No Resolution

Kenshin? What are you writing?” Kaoru tried to peek over his shoulder, but he had already folded the letter into the envelope and was addressing it in careful, plain characters. Gorou Fujita. “Gorou Fujita? You're writing to Saitou? Kennshiiiinnn…” She loomed over him menacingly, veins standing out on her forehead and her eyes slitting dangerously. In another moment she would reach for a shinai and…

“I have to do this, Kaoru-dono,” he explained sadly. “You heard what Megumi-dono said. I’m losing my ability to perform Hiten Mitsurugi Ryuu. Anything that is still to be settled between us has to be settled now, while I still can.”

“Do you have to?” she asked in a small voice. Her arm dropped to her side and tears welled up in her beautiful sapphire eyes. “Do you have to settle everything?”

He rose and cupped her face in one slender hand, his thumb brushing away the sparkling drops. “Yes I do,” he told her with a feather-kiss on her forehead. “For all his help, I owe him that much.”

She clung to him. “I’m so scared… when you fought him before, he almost killed you… and you couldn’t stand against him without turning into… into…”

“Into the hitokiri?”

She nodded. “I’m so scared you won’t come back… or if you do, you won’t be you any more.”

He placed his hands on her shoulders, leaned his forehead against hers. “I’m stronger than I was then. For a little while, I’m still stronger. I faced Shishio, I faced Enishi, and I came back. So… can you believe in me one last time?”

“I… I guess so. I keep having this horrible feeling that something’s going to take you away from me!”

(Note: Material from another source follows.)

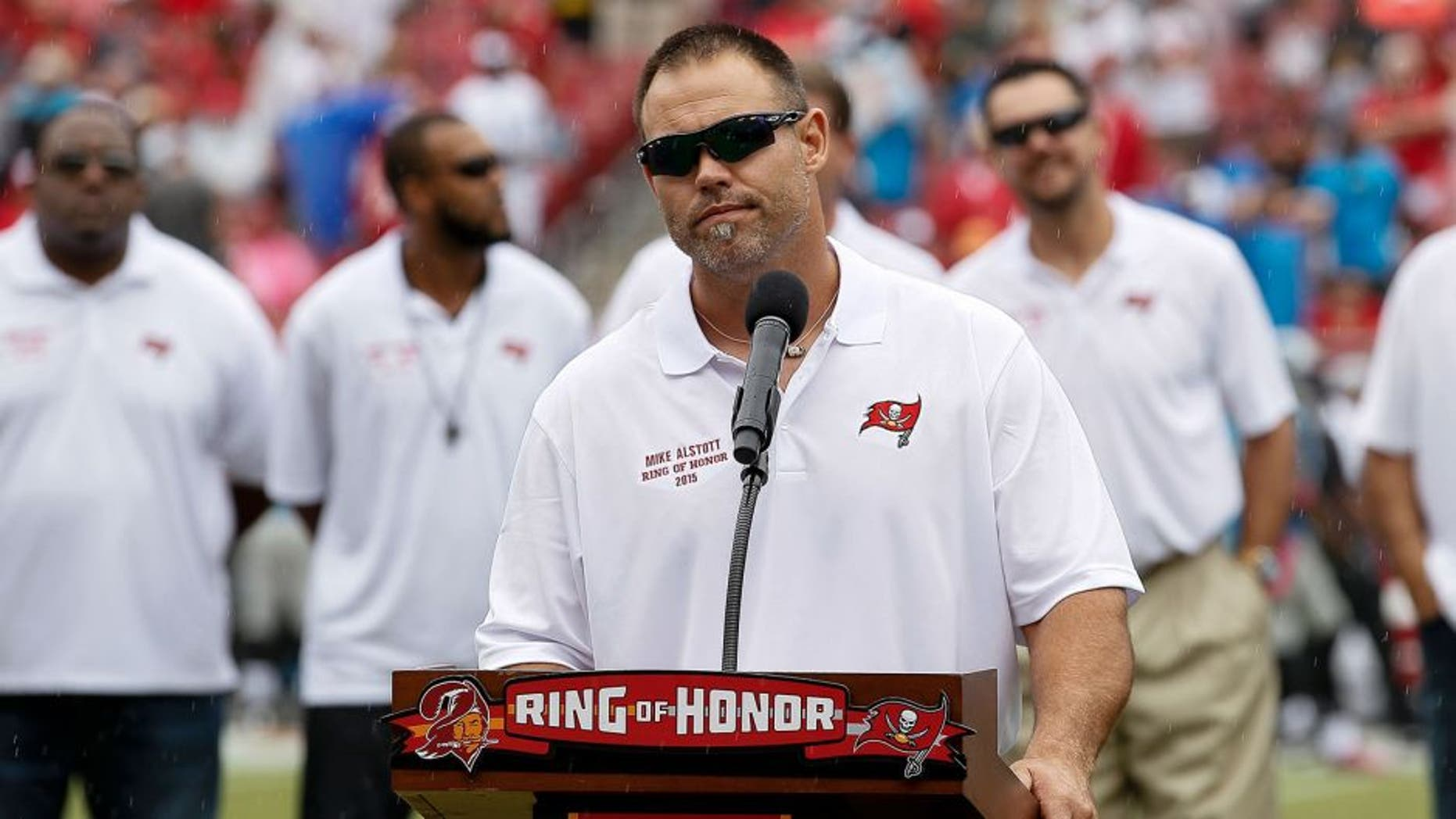 TAMPA, FL - OCTOBER 4: Former Runningback Mike Alstott of the Tampa Bay Buccaneers adresses the fans as he is being honored by being placed in the Ring of Honor during halftime against the Carolina Panthers at Raymond James Stadium on October 4, 2015 in Tampa, Florida. Alstott played his entire 12 year career with the Buccaneers from 1996 to 2007. Panthers defeated the Buccaneers 37 to 23. (Photo by Don Juan Moore/Getty Images)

He kissed her eyes, the tip of her nose, her lips. “I’ll come back to you. I promise. And I’ll never go looking for trouble again.”

“Then… take care.” She took a step backwards; her hands slid along his arms as though to touch him as long as possible.

“I will.”


Chou looked at the envelope. “From Battousai? Has he come to hand you a thank-you letter from this case?”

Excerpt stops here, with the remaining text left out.